In a vote held Monday, 56 percent of 43,871 participating Hyundai workers cast a ballot for a revised wage and collective bargaining deal, the union said in a statement.
"The union has voted to finally approve the company's revised proposals as uncertainties in business environments grow further due to an escalating U.S.-China trade war, Japan's restrictions on exports (of key materials) to South Korea and a slowdown in the automobile industry," the statement said.
Hyundai workers went without strikes in each of the past seven years before signing a wage deal. Hyundai's union staged industrial action every year since its foundation in 1987 except for 2007 and 2009-2011.
In its revised offerings, Hyundai Motor proposed an increase of 1.7 percent, or 40,000 won (US$33), in basic monthly salary, 1 1/2 months of wages plus 3 million won in performance-based pay and a cash bonus of between 2.2 million and 6.2 million won per person, depending on years of service, the company said in a statement.
The company also suggested 15 Hyundai Motor stocks per person.
The 50,000-member union has been widely expected to finally approve the company's revised offerings in the vote as they recognize strikes at a time of growing market uncertainties could deal a heavy blow to the carmaker's bottom line.
No major delay is expected in the planned delivery of popular models, such as the Palisade SUV, as concerns over production losses driven by possible strikes are now lifted. It will help drive up sales in the second half, analysts said.
The union initially demanded an increase of 123,526 won in basic monthly pay, and a bonus package worth 30 percent of the company's net income for the one-year period that ends in March next year. Hyundai posted a net income of 1.87 trillion won for the 12 months through March 2019.

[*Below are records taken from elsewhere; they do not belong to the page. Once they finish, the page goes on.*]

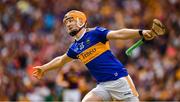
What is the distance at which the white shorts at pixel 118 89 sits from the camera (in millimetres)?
11922

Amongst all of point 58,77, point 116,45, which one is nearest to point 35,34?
point 116,45

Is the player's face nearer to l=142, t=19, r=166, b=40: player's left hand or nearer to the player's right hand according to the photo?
the player's right hand

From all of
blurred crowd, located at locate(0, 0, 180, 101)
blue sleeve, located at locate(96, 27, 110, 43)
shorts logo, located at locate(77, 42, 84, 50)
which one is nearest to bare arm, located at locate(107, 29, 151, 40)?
blue sleeve, located at locate(96, 27, 110, 43)

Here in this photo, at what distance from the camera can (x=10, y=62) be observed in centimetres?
2241

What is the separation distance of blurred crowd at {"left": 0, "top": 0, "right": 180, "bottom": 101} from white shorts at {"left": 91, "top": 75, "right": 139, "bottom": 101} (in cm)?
749

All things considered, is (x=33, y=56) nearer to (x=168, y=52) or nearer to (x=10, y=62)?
(x=10, y=62)

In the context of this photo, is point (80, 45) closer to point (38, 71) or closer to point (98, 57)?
point (98, 57)

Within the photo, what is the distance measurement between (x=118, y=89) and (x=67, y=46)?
10688 millimetres

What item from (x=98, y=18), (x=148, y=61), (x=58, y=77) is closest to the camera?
→ (x=58, y=77)

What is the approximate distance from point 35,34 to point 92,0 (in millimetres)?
2116

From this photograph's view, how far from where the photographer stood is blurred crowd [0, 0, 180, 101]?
68.4 feet

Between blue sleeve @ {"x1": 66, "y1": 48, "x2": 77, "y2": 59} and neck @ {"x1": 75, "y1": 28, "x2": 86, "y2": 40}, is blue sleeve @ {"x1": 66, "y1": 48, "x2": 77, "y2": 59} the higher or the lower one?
the lower one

Hyundai balked at the demands, citing challenges ahead, such as the trade battle between the world's two biggest economies and Japan's export curbs.
From January to August, Hyundai sold a total of 2.85 million vehicles, down 4.3 percent from 2.98 million a year ago. It has achieved 60 percent of its annual sales target of 4.68 million units this year.
Prime Minister Lee Nak-yon expressed appreciation for the Hyundai union and management's "mature" decision.
"The decision has opened the possibility of developing labor-management culture," Lee said at the start of a meeting with Cabinet members.
"The government will stand together to help the union and management overcome the current headwinds through cooperation," he added.